Unbiased random sample
Tall-biased random sample
#unbiased random sample
n <- 50
height_sample <- sample(height, size=n)
sample_mean <- mean(height_sample)
cut <- 1:25000
weights <- cut^.6
sorted_height <- sort(height)
height_sample_biased <- sample(sorted_height, size=n, prob=weights)
sample_mean_biased <- mean(height_sample_biased)
The population mean is 67.993, the first unbiased sample is 68.099, and the tall-biased group is 68.593. Both samples are higher than the than the population mean, but are both significantly higher than the mean? To figure this out, we need to calculate the z-stats and find out if those z-stats fall in the critical region using the equation:
We can substitute and calculate with the population standard deviation [σ] = 1.902:
#random unbiased sample
z <- (sample_mean - pop_mean)/(pop_sd/sqrt(n))
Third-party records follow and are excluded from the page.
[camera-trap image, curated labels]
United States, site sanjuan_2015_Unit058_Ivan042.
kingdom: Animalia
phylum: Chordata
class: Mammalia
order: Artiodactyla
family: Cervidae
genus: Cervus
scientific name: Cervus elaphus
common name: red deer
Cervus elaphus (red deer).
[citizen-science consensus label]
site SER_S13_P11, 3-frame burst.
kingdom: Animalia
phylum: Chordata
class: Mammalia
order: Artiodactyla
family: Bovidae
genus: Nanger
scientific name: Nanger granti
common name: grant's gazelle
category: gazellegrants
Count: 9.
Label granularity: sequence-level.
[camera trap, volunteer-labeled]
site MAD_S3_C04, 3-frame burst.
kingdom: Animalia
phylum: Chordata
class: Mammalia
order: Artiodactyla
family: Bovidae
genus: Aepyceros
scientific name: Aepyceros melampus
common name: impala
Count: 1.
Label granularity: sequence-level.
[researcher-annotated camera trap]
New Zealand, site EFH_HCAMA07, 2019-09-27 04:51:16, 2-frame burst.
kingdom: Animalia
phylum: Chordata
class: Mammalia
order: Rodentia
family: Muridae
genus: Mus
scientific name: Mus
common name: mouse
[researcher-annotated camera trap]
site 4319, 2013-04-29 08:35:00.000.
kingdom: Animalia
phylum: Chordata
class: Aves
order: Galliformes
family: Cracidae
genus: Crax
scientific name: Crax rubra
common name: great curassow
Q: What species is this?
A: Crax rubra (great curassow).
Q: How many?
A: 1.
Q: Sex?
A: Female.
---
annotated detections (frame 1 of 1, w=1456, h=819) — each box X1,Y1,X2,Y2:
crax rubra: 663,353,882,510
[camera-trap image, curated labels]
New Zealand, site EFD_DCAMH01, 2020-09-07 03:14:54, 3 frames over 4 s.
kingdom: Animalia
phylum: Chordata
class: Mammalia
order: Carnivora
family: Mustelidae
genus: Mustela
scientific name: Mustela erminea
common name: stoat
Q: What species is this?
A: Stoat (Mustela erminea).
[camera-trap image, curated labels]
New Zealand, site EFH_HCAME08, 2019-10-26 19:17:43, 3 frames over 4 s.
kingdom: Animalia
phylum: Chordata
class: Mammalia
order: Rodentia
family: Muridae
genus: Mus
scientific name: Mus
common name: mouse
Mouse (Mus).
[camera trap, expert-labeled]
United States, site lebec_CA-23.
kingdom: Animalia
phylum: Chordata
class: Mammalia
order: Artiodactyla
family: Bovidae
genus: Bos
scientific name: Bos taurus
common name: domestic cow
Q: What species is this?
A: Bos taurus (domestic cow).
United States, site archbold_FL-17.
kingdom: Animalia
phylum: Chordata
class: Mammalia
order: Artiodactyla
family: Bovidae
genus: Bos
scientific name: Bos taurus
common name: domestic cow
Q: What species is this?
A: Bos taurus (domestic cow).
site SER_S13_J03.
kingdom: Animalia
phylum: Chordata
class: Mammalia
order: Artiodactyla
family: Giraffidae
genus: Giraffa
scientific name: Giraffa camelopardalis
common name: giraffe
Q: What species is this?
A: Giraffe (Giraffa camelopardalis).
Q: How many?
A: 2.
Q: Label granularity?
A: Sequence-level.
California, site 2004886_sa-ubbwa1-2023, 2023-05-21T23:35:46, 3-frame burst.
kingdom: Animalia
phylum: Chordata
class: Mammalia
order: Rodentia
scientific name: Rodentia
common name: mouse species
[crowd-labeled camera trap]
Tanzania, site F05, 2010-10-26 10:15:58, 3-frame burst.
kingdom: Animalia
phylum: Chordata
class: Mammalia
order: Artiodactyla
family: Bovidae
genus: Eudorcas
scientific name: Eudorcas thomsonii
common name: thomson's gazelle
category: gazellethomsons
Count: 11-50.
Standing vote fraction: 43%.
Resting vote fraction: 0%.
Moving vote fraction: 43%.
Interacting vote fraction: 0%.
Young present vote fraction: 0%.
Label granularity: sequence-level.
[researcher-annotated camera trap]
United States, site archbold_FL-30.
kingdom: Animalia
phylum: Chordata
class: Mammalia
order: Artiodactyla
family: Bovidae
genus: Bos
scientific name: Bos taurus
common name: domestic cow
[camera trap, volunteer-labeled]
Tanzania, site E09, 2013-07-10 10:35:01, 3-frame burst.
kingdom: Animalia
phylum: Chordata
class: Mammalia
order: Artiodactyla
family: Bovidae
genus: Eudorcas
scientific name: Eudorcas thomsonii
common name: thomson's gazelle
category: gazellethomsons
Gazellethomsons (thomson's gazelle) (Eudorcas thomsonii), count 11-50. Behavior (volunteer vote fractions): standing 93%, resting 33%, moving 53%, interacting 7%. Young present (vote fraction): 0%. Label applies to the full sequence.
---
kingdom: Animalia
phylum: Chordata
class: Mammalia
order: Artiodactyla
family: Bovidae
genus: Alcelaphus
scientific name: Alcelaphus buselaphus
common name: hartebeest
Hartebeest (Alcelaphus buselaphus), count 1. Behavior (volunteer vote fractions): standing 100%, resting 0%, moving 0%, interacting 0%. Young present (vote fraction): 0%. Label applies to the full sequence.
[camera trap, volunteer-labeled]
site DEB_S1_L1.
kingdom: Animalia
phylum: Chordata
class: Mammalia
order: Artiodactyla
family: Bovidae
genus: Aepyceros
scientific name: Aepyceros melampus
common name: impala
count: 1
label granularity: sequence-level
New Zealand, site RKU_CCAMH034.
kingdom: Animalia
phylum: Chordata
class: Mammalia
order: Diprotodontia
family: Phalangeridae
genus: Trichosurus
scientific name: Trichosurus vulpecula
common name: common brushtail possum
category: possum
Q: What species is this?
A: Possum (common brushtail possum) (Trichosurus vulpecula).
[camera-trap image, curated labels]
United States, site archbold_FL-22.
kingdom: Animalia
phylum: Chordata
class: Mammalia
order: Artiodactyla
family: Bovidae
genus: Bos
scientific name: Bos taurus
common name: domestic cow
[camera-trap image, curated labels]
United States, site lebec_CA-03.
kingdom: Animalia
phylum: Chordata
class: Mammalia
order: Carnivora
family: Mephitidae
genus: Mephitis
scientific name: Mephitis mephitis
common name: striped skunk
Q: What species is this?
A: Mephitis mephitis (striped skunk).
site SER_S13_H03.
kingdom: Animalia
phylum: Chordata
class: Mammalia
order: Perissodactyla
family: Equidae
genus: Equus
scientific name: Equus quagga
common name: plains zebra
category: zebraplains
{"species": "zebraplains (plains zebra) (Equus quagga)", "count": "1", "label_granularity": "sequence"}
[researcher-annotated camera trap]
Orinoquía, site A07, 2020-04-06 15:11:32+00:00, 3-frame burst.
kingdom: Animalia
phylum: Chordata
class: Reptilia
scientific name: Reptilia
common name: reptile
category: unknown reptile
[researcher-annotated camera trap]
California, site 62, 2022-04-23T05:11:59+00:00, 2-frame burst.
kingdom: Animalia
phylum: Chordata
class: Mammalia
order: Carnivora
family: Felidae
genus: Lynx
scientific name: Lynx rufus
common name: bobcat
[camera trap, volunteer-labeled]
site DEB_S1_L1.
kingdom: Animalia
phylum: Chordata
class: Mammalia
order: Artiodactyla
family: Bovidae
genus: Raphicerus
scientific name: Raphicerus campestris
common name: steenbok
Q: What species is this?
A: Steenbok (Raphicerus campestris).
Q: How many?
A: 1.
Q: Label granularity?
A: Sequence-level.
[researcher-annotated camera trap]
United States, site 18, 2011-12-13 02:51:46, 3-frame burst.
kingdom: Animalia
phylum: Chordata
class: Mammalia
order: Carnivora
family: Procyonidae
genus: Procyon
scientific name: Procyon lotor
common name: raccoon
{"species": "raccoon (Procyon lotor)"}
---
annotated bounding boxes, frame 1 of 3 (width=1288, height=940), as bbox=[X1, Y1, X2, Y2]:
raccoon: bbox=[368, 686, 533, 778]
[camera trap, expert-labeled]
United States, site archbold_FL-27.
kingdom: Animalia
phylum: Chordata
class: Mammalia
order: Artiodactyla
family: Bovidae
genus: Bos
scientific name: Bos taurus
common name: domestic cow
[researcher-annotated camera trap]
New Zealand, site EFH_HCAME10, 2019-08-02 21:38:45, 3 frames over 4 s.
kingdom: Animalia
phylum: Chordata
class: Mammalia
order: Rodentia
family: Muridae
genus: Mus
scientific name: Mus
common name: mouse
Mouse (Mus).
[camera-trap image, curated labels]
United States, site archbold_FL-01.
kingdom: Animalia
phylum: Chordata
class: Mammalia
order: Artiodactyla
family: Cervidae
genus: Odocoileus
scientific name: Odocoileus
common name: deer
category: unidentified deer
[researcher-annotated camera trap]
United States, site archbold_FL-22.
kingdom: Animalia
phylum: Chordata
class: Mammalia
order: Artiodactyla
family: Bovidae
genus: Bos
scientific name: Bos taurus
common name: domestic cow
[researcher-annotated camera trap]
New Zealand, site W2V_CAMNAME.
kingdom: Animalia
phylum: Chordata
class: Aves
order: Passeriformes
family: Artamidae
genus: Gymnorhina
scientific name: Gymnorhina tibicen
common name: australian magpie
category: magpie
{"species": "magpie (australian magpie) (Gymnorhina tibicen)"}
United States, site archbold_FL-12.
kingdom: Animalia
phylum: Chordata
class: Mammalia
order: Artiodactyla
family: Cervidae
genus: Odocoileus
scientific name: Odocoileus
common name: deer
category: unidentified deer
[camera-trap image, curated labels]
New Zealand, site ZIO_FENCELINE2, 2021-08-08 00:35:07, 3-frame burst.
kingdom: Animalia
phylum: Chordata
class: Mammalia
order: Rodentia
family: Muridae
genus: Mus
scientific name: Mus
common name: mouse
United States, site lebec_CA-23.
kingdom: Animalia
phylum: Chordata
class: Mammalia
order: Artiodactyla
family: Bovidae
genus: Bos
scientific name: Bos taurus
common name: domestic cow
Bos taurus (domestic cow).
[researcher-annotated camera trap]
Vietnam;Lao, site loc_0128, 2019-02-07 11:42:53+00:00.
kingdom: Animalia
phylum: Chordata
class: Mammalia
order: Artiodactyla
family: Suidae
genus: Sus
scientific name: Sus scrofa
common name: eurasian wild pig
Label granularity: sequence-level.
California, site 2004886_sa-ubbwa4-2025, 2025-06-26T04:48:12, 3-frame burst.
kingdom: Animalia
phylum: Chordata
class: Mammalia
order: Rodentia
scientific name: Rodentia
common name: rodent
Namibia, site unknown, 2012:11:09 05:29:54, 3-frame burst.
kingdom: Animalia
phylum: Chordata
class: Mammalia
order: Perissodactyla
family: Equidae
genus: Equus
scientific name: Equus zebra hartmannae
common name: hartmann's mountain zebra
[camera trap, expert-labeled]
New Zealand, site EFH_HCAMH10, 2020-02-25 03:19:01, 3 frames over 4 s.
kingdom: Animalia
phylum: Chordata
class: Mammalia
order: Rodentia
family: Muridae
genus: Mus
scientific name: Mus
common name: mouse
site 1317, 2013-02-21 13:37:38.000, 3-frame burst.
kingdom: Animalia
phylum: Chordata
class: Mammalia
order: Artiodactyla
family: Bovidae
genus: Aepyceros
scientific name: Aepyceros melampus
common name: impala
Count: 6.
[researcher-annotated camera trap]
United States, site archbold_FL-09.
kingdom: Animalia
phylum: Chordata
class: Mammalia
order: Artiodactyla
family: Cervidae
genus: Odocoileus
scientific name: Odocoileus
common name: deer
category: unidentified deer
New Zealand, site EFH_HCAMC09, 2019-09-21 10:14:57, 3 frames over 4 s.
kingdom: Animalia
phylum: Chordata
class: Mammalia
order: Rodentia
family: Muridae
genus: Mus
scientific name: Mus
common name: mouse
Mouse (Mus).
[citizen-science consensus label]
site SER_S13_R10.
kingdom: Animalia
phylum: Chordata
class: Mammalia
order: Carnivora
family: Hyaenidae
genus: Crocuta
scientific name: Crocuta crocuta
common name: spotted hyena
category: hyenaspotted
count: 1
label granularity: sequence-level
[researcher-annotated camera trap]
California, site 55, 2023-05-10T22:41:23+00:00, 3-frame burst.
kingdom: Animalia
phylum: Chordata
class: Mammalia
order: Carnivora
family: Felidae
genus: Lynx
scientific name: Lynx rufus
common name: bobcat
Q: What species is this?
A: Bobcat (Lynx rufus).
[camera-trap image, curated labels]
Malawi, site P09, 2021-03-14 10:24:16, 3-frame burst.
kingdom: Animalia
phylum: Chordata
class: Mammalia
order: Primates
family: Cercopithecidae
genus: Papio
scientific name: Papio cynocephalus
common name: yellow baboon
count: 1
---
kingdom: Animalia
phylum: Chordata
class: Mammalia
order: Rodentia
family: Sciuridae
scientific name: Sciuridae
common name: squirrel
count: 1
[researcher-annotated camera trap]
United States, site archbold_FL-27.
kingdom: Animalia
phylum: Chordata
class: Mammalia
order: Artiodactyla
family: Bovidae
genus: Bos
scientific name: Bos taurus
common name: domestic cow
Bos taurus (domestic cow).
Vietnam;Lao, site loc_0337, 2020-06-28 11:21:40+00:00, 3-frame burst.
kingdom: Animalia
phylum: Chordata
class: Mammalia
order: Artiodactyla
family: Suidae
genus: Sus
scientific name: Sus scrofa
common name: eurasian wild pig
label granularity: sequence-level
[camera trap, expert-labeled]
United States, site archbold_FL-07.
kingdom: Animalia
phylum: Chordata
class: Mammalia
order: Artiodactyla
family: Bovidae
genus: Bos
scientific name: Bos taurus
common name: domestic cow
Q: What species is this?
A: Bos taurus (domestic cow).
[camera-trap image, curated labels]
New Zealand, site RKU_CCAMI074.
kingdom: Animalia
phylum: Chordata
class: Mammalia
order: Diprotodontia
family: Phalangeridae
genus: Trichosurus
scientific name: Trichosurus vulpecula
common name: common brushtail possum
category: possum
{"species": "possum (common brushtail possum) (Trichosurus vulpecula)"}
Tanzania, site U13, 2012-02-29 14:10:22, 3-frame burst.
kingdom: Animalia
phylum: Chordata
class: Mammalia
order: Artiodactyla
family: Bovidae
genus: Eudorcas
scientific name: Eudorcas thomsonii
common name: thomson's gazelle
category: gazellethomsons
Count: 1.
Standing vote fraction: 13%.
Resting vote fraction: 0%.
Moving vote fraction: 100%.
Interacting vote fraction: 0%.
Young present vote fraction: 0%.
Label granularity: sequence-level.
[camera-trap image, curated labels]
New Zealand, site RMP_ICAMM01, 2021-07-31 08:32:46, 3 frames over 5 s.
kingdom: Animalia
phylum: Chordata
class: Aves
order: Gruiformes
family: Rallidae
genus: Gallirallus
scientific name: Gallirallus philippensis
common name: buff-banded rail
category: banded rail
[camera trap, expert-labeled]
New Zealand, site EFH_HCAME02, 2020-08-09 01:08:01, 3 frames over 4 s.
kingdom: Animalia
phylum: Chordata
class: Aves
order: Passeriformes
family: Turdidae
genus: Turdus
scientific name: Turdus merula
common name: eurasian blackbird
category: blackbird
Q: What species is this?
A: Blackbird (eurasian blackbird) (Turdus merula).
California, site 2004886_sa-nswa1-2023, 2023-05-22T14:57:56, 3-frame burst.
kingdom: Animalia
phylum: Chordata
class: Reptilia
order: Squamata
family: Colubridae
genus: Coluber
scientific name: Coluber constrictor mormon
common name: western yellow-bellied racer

z <- (sample_mean_biased - pop_mean)/(pop_sd/sqrt(n))
Quickly, knowing that the critical value for a one-tail z-test at 95% confidence is 1.645, we can determine the unbiased random sample is not significantly different, but the tall-biased sample is significantly different. This is because the z-stat for the unbiased sample is less than the critical value, while the tall-biased is higher than the critical value.
Plotting the z-test for the unbiased sample, the area [probability] to the right of the z-stat is much higher than the accepted 5%. The larger the green area is the more likely the difference between the sample mean and the population mean were obtained by random chance. To get a z-test to be significant, you want to get the z-stat high so that the area [probability] is low. [In practice, this can be done by increasing sample size.]
The tall-baised sample mean’s z-stat creates a plot with much less area to the right of the z-stat, so these results were much less likely to be obtained by chance. The p-values can be obtained by calculating the area to right of the z-stat. The R code below summarizes how to do that using R’s ‘pnorm’ function.
#calculating the p-value
p_yellow2 <- pnorm(z)
p_green2 <- 1 - p_yellow2
The p-value for the unbiased sample is .3474 or there’s a 34.74% chance that the result was obtained due to random chance, while the tall-biased sample only have a p-value of .01291 or a 1.291% chance being a result of random chance. Since the p-value tall-biased sample is less than the .05, the null hypothesis is rejected, but the since the unbiased sample’s p-value is well above .05, the null hypothesis is retained.
What the one-mean z-test accomplished was telling us that a simple random sample from a population wasn’t really that different from population, while a sample that wasn’t completely random but was much taller than the overall population was shown to be different. While this test isn’t used often, the principles of distributions, calculating test stats, and p-values have many applications with in the statistics universe.